_EXTRACT TO READ_
We also have to consider that he was a royal prince of the blood and so was restrained by his position and by his mother in public matters.

For doubts about the authorship of Shakespeare's Sonnets see:

http://www.sirbacon.org/Sonnet/intro.html

[Image: 180px-SonnetsDedication.jpg]
note the curious punctuation of the dedication page of the Sonnets which some consider to be a code.

[Image: 180px-Sonnets-Titelblatt_1609.png]
Note also the hyphenated name "Shake-Speares" hinting at the cloaked name of Pallas Athena/Minerva, the "spear shaker".

I also would wish to dismiss any question that this is a conspiracy theory. Many, many scholars and others have openly spoken on this question.

http://en.wikipedia.org/wiki/Shakespeare...p_question

Quote

Authorship doubters

For authorship doubters, evidence that Shakespeare of Stratford was merely a front man for another undisclosed playwright arises from several circumstantial sources including perceived ambiguities and missing information in the historical evidence supporting Shakespeare's traditional candidacy for authorship. In this regard, doubters cite the fact that there are large gaps in the historical record of Shakespeare's life and no surviving letter, written to or by him, is known to exist. His three-page will lists no books, diaries, plays or unpublished manuscripts, and makes no mention of the shares in the Globe and Blackfriars Theatres that he supposedly owned.

In addition doubters assert that the plays require a level of education (including knowledge of foreign languages) greater than that which Shakespeare is known to have possessed. They also cite the following: circumstantial evidence suggesting the author was deceased while Shakespeare of Stratford was still living; doubts of his authorship expressed by his contemporaries; plays that he appeared to be unavailable or unable to write; ciphers and codes asserted to be hidden in the works that identify another author; and perceived parallels between the characters and events in Shakespeare's works and the life of the favoured candidate, with a particular emphasis on the author's familiarity with life in the Elizabethan court.

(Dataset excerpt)
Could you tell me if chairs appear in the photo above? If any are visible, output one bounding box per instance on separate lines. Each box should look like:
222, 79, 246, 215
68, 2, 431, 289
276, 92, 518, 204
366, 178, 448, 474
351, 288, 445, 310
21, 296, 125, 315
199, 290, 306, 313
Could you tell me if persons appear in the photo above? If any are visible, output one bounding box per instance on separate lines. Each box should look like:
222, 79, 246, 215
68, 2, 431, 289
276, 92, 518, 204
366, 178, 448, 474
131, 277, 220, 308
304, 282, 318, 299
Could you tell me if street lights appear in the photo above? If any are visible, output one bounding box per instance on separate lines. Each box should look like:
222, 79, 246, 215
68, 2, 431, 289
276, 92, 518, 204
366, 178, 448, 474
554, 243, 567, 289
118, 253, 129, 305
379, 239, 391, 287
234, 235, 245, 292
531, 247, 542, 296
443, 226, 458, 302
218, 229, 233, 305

...

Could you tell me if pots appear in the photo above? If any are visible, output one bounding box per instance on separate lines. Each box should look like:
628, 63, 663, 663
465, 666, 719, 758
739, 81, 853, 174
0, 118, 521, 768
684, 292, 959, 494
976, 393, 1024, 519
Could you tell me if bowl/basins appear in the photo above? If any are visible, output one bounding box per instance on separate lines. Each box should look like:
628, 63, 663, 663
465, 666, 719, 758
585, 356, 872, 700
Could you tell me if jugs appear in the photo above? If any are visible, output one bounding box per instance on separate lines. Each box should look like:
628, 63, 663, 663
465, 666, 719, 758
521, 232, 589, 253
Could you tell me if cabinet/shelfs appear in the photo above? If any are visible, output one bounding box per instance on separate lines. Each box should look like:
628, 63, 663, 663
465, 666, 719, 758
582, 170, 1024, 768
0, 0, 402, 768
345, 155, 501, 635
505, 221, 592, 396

_SHORT PROBLEM A_
From the post on doubts about Shakespeare's authorship, reproduce word for word the stretch that begins with the words "For doubts about" and ends with "on this question.".
_SHORT PROBLEM B_
Extend the post on doubts about Shakespeare's authorship, picking up right after its last sentence.

_EXERCISE RESPONSE A_
For doubts about the authorship of Shakespeare's Sonnets see:

http://www.sirbacon.org/Sonnet/intro.html

[Image: 180px-SonnetsDedication.jpg]
note the curious punctuation of the dedication page of the Sonnets which some consider to be a code.

[Image: 180px-Sonnets-Titelblatt_1609.png]
Note also the hyphenated name "Shake-Speares" hinting at the cloaked name of Pallas Athena/Minerva, the "spear shaker".

I also would wish to dismiss any question that this is a conspiracy theory. Many, many scholars and others have openly spoken on this question.

_EXERCISE RESPONSE B_
On September 8, 2007, acclaimed British actors Derek Jacobi and Mark Rylance unveiled a "declaration of reasonable doubt" on the authorship of Shakespeare's work, after the final matinee of I Am Shakespeare, a play investigating the bard's identity, performed in Chichester, England. The "declaration" named 20 prominent doubters of the past, including Mark Twain, Orson Welles, Sir John Gielgud and Charlie Chaplin. The document was sponsored by the Shakespeare Authorship Coalition and has been signed online by over 1,000 people, including 200 academics, to encourage new research into the question. Jacobi, who endorsed a group theory led by the Earl of Oxford, and Rylance, who was featured in the authorship play, presented a copy of the document to William Leahy, head of English at Brunel University, London.[5]

Unquote
The shadow is a moral problem that challenges the whole ego-personality, for no one can become conscious of the shadow without considerable moral effort. To become conscious of it involves recognizing the dark aspects of the personality as present and real. This act is the essential condition for any kind of self-knowledge.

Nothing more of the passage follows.